#### DIRECTIONS:
Rewrite the records as a numbered list, starting with the line that contains "Looking at what" and continuing through the line that contains "the wall at (x=256, y=136) <", with blank lines dropped. Leave the pictures out.

#### EXERCISE INPUTS:
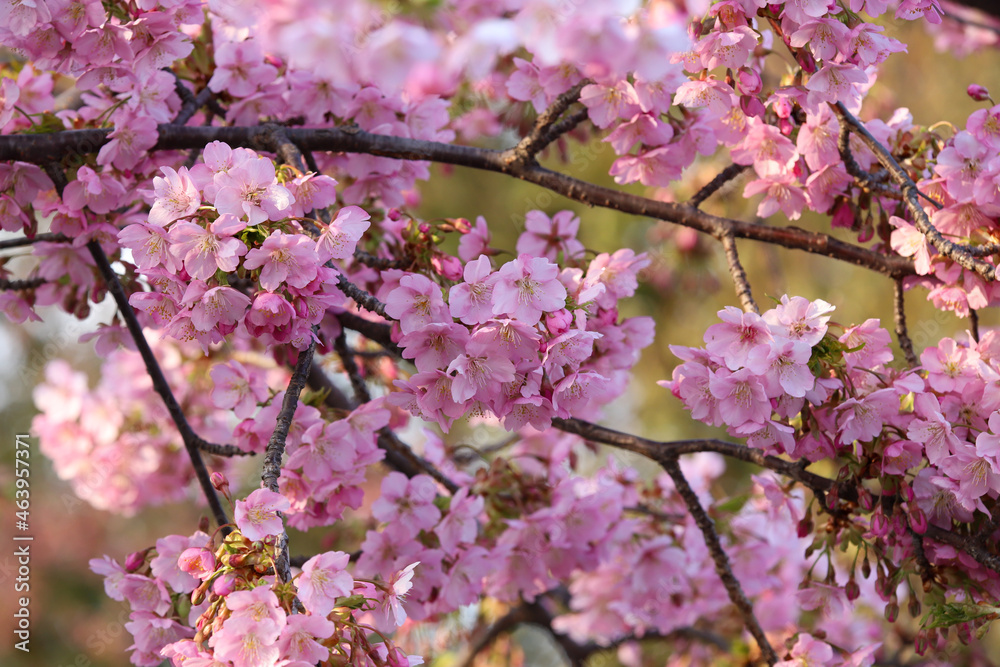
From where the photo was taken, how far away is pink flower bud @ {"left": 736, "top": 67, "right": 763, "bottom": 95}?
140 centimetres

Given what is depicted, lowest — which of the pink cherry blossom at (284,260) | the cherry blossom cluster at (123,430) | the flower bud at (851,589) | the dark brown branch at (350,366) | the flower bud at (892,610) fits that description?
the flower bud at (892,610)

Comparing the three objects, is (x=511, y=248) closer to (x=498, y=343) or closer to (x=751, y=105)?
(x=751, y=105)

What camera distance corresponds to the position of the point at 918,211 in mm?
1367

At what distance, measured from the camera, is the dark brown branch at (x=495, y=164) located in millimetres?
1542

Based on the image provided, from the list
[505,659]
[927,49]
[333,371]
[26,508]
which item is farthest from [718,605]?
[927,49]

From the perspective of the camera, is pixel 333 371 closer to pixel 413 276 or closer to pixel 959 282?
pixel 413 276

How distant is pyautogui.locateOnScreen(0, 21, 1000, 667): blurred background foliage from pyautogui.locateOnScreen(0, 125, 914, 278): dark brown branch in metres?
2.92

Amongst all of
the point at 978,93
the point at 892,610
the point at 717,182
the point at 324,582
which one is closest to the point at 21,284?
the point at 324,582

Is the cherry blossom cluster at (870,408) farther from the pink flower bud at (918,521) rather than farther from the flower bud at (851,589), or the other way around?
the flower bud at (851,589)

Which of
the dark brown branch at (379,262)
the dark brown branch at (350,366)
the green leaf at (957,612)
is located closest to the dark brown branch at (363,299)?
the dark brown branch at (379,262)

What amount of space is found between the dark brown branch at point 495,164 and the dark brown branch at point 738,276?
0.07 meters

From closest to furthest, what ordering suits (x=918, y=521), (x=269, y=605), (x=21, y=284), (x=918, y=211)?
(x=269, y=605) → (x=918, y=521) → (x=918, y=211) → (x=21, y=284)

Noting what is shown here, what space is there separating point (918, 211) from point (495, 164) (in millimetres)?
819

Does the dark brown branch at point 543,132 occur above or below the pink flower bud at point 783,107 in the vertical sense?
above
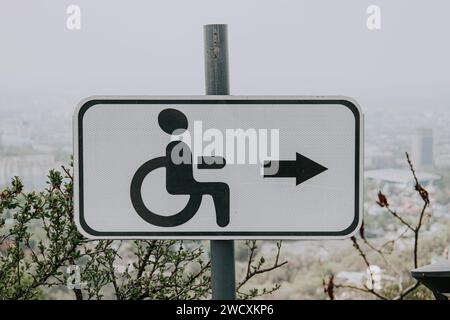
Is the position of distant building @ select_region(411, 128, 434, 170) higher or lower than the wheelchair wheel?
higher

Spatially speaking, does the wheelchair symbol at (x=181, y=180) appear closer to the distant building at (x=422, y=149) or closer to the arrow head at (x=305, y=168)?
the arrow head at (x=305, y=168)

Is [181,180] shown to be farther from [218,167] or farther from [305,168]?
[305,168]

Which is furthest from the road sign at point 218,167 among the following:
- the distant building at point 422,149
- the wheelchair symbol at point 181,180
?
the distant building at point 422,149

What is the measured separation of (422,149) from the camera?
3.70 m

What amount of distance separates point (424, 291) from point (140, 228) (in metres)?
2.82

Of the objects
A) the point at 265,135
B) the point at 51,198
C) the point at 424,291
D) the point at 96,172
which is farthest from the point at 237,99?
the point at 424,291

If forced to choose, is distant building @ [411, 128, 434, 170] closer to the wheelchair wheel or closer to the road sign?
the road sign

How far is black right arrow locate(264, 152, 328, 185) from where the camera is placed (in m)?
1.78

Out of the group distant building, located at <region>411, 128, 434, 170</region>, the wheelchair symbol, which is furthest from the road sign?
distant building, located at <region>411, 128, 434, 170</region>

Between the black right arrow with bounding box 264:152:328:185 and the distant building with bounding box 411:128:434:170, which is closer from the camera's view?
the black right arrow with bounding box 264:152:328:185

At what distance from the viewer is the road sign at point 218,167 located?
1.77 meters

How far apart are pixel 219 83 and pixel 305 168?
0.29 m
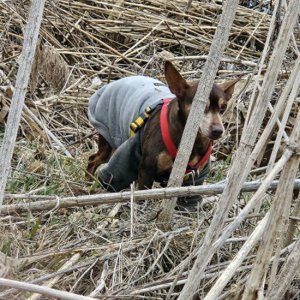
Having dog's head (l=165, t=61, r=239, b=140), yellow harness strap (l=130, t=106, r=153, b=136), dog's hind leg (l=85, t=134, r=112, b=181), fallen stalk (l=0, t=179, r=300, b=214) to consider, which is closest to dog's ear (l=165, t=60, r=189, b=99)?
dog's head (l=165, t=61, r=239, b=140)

---

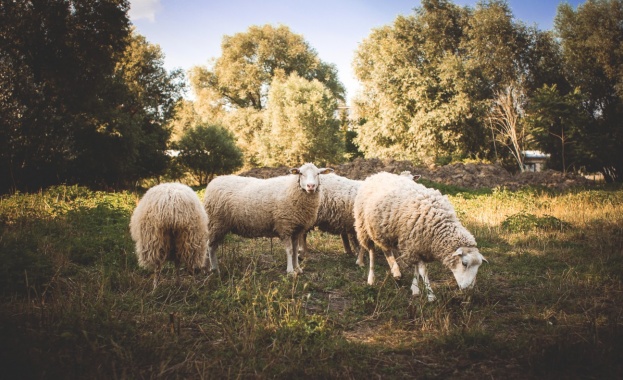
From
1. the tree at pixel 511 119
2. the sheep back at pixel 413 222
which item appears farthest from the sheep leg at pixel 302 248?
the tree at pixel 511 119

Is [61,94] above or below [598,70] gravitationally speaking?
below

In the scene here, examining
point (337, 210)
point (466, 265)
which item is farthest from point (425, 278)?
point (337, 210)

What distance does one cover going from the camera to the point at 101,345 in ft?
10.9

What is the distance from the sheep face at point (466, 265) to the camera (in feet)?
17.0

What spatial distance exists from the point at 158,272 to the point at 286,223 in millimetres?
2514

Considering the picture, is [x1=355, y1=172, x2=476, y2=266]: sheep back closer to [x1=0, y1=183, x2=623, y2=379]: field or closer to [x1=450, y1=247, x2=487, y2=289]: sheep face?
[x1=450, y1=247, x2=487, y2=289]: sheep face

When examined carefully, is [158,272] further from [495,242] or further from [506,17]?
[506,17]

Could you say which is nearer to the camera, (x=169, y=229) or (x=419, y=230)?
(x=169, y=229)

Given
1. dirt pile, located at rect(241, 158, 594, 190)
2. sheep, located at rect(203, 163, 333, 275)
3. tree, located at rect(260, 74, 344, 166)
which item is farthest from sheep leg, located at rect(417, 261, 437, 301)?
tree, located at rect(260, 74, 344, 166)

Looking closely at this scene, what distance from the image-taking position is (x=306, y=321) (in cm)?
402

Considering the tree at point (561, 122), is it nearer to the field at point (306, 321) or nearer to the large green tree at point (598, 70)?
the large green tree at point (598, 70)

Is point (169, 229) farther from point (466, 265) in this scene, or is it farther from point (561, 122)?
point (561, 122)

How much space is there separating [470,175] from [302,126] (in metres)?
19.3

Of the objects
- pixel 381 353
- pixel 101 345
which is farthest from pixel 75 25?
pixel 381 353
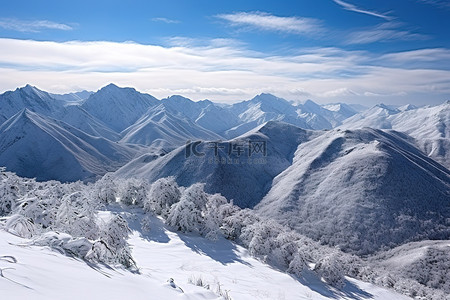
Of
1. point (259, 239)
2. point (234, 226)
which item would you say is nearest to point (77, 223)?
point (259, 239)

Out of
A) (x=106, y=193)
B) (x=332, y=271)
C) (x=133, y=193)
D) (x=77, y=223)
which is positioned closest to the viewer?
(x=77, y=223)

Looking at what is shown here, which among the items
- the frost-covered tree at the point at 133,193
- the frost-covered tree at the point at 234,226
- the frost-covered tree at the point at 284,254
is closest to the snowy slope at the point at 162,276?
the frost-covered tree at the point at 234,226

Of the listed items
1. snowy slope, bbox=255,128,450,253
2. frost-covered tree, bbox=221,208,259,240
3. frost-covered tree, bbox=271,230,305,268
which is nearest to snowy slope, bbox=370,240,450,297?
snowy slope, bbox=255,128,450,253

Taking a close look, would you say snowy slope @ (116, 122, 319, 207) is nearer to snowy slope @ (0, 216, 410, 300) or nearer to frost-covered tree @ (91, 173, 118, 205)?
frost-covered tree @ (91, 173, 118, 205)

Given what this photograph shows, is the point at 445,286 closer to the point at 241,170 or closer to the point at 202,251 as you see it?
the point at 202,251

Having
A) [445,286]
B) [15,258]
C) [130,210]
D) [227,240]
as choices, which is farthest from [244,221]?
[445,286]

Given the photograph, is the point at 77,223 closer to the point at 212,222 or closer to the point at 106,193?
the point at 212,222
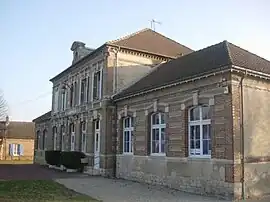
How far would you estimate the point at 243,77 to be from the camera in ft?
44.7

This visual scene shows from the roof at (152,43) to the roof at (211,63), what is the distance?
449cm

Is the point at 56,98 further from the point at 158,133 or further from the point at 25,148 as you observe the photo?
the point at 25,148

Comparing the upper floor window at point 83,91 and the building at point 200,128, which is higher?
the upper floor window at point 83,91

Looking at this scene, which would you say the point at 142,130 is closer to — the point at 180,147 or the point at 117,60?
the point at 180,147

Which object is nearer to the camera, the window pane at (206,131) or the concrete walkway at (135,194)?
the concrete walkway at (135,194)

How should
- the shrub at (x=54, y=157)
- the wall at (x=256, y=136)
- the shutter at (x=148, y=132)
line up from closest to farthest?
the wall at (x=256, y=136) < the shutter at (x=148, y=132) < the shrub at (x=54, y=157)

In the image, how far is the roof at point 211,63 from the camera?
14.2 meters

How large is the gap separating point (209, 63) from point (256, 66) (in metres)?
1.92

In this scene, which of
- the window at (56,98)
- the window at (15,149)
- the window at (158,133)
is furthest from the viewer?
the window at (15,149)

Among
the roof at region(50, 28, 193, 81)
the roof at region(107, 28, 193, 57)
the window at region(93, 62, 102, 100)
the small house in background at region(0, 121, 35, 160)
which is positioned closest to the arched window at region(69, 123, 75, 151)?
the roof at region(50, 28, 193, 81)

#### COMPLETE ANSWER:
1. Looking at what is shown here, which among the items
2. - the frost-covered tree at the point at 133,193
3. - the frost-covered tree at the point at 234,226
4. - the frost-covered tree at the point at 284,254
5. is closest to the snowy slope at the point at 162,276?
6. the frost-covered tree at the point at 234,226
7. Of the listed items
8. 1. snowy slope, bbox=255,128,450,253
9. 2. frost-covered tree, bbox=221,208,259,240
10. 3. frost-covered tree, bbox=271,230,305,268
11. which is nearest to snowy slope, bbox=370,240,450,297?
12. snowy slope, bbox=255,128,450,253
13. Taking a close look, would you say snowy slope @ (116, 122, 319, 207) is nearer to snowy slope @ (0, 216, 410, 300) or nearer to frost-covered tree @ (91, 173, 118, 205)?
14. frost-covered tree @ (91, 173, 118, 205)
15. Given what this photograph shows, is the point at 445,286 closer to the point at 241,170 or closer to the point at 202,251 as you see it?
16. the point at 202,251
17. Having
18. A) [445,286]
19. B) [15,258]
20. C) [130,210]
21. D) [227,240]
22. as choices, which is farthest from [244,221]?
23. [445,286]
24. Given the photograph, is the point at 77,223 closer to the point at 212,222 or closer to the point at 106,193?
25. the point at 212,222
26. How far would you estimate the point at 243,77 to be from the camera in ft?
27. 44.7
28. This visual scene shows from the roof at (152,43) to the roof at (211,63), what is the distance?
29. 449cm
30. Is the point at 56,98 further from the point at 158,133 or further from the point at 25,148 as you observe the photo?
31. the point at 25,148
32. Comparing the upper floor window at point 83,91 and the building at point 200,128, which is higher?
33. the upper floor window at point 83,91
34. Looking at this scene, which would you say the point at 142,130 is closer to — the point at 180,147 or the point at 117,60?
35. the point at 180,147
36. Which object is nearer to the camera, the window pane at (206,131) or the concrete walkway at (135,194)?
37. the concrete walkway at (135,194)
38. How should
39. - the shrub at (x=54, y=157)
40. - the wall at (x=256, y=136)
41. - the shutter at (x=148, y=132)
42. line up from closest to farthest?
43. the wall at (x=256, y=136) < the shutter at (x=148, y=132) < the shrub at (x=54, y=157)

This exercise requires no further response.